Once it’s believed that there’s no acceptable ratio of citizens killed by police in a civilized world, the paradigm shifts. If we wish to live in a world of radical nonviolence, we must imagine a world without police brutality or mass incarceration and shape it with input from the people it affects.
• July 28th - At a thrift store last week, I found a 64-page children’s biography from 2001 called Latinos in the Limelight: Jeff Bezos, and I ended up learning a lot. I read the whole thing on Twitch, and someone was kind enough to watch me get my mind blown by the biographical facts about the world’s richest and most possibly Latino man Jeff Bezos. You can find the raw 3-hour stream there, but I’m putting the highlights on YouTube eventually.

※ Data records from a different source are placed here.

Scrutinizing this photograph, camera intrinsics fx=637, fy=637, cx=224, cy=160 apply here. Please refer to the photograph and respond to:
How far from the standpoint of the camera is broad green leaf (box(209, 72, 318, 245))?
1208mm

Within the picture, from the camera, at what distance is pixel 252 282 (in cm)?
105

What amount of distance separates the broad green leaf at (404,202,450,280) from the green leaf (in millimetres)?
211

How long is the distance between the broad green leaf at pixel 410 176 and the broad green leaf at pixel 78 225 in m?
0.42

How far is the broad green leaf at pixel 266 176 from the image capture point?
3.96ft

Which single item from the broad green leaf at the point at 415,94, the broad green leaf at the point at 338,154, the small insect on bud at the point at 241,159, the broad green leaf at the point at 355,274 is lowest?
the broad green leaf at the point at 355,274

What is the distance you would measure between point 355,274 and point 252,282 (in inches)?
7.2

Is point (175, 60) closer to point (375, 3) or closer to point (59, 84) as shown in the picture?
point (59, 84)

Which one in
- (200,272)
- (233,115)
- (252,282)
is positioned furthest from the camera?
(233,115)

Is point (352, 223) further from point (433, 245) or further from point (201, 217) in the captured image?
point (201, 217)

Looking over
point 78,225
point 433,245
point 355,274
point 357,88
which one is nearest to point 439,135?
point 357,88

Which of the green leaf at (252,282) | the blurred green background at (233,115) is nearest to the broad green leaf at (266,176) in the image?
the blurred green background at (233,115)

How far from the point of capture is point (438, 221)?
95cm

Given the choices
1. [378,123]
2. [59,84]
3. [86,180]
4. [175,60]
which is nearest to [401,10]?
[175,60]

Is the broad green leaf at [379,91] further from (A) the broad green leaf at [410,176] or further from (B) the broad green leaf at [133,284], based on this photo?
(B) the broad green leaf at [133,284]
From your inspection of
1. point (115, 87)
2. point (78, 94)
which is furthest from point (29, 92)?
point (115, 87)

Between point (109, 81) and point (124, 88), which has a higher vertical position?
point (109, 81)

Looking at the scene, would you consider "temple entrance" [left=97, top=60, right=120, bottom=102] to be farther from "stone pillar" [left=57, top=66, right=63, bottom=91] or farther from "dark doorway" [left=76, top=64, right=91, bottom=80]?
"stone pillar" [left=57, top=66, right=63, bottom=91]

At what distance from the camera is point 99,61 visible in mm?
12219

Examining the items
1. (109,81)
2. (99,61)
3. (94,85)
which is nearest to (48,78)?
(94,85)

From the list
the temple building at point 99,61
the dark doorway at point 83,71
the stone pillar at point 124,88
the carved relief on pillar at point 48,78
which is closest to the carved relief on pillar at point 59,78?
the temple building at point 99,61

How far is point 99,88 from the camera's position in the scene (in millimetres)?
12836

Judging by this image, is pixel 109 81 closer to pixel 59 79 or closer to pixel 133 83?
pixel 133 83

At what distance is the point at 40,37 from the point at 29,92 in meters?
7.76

• July 29th - I did another spontaneous livestream on YouTube to see how that felt. I pulled up an article of the 2020 Emmy nominations and spent half an hour talking about what I thought of the nominations. I need to add music to these streams and possibly fix the sound & cam set up, but it felt good to exercise being on Live. It might be a vital skill pretty soon.
• July 31st - “Feeling Profound (On T.V.)” is not a particularly new song of mine, but it’ll be the last time I use a parenthetical in a song title, haha. It’s been so stressful getting the Thomas CW remix back on streaming. It’s one of my most popular uploads, but all the old links are dead, it’s greyed out in playlists it used to be in, and it’s so friggin’ frustrating. There’s this weird rule regarding parentheticals in song titles when you have more than one. The song had to be uploaded as “Feeling Profound (On T.V.) [Thomas CW Remix],” but it was stuck in Spotify’s database as the incorrect “Feeling Profound (On T.V.) (Thomas CW Remix),” sans brackets. It’s all fixed now, and it has the remastered file and better album art, but golly, it was such a journey email-arguing to get it fixed. Do me a favor and add it to a playlist of yours somewhere?
I’ll see y’all in August. Be excellent to each other.
Tyler Scruggs is a writer, musician, and millennial swashbuckler navigating the digital frontier through internet content like this and love songs for your Zune. He brews his own coffee now and doesn’t feel it’s safe enough to go to the movies as much as he might like.